Marilyn credits her good health to her excellent doctors: Larry Rich; John Morrison, the Fred P. and Joan Thompson Family endowed professor; Winston Chamberlain; and Wilson. Having faced multiple health challenges over many years, Marilyn knows how important it is to have somewhere to turn, and a health care team you can trust. “I’ve had a long association with a lot of fine people at Casey,” she said. “My doctors have been wonderful. It’s a comfort to know that these very professional people are so caring and concerned for their patients.”
Marilyn saw the same care and attention given to another family member, who was born with a rare condition that caused blindness in one eye. Like Marilyn, he underwent multiple surgeries at Casey and today is thriving.
It’s no surprise that the Harts are among the institute’s most loyal supporters. They are committed to doing what they can to help others preserve their sight.
Help OHSU Casey Eye Institute end blinding eye diseases.
Having built a thriving family business over more than 40 years, the Harts feel fortunate that they’re able to contribute through philanthropy. But they would be the first to tell you that their true wealth lies in their close-knit, multigenerational family.
Their story began when a mutual friend set them up on a blind date. Glenn had recently graduated from the University of Missouri; Marilyn was still a student there. They went out for burgers and a movie — and immediately clicked. “Marilyn has an upbeat, cheery personality,” said Glenn. “She was the kind of person I was looking for.” Marilyn was pleased to discover that her date was a full six inches taller than her own 5’8” frame. She was impressed by Glenn’s politeness. “We were instantly compatible,” she said. After Marilyn graduated and Glenn completed a term in the Air Force, they married.
With a degree in forestry, Glenn chose to pursue a career in building materials and the lumber industry, and the couple moved west to Oregon. “We’d never seen country this beautiful,” said Glenn. “We thought this was a place we’d like to make our home.” The Harts eventually settled in Lake Oswego, where they would raise their three children and grow their family business.
Glenn founded his own company, OrePac, in 1976 to distribute building products such as lumber, decking, doors, millwork and siding. Now, 43 years later, OrePac is still going strong. The family also acquired a second business, International Wood Products, which distributes building materials and select quality lumber products. Their two sons and daughter are now responsible for the executive management and operations of the family businesses.

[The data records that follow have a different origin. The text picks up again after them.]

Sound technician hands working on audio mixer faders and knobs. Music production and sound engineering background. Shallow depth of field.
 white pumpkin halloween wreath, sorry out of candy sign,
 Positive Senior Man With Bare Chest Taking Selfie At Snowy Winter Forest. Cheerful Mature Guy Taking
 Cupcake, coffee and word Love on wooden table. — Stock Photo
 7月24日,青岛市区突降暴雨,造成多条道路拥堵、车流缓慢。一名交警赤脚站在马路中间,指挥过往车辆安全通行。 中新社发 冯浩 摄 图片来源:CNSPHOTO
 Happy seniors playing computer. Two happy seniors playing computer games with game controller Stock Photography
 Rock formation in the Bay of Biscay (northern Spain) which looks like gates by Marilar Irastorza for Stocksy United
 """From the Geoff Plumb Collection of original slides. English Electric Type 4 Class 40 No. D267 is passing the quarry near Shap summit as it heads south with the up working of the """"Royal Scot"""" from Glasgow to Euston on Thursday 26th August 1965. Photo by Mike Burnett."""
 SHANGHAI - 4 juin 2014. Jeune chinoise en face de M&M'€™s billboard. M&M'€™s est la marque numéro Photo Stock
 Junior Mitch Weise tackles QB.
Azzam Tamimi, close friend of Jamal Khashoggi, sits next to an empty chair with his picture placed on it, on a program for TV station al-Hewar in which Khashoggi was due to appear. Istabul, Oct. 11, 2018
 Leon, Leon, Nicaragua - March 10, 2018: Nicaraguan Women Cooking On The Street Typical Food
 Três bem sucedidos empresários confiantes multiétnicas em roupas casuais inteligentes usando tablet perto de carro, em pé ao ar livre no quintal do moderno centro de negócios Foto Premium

“Were it not for Casey Eye Institute, Marilyn would have suffered blindness a long time ago.”Glenn Hart
“We’ve now turned it over to a second generation — and two of our grandchildren are the third generation working in the business,” said Glenn. This continuity extends to their employees. “We have several employees who have been with us 30 years or more,” said Glenn.
They created the Hart Family Foundation to fulfill their community service goals. “In the early years of growing a business and growing a family, there aren’t enough dollars to go around,” said Glenn. “At this later point in our lives, we wanted to make sure that we share some of our successes.”
Their children have also become involved in the Hart Family Foundation, contributing to the Gary and Christine Rood Family Pavilion, OHSU’s new guest house for patients who must travel long distances for specialized care.
Marilyn’s experience teaching special education students at Eliot Elementary School in north Portland (now Boise-Eliot/Humboldt) and her strong faith inspired her passion for education. She supports learning opportunities and after-school programs such as Self Enhancement, Inc.
The Harts have contributed consistently to OHSU capital campaigns, including a special gift in 2018 to help build a new facility so that Casey Eye Institute can serve more patients and advance its groundbreaking research.
Today Glenn and Marilyn divide their time between Oregon and California and enjoy spending time with their three children and 11 grandchildren. “Not bad for a blind date,” said Marilyn.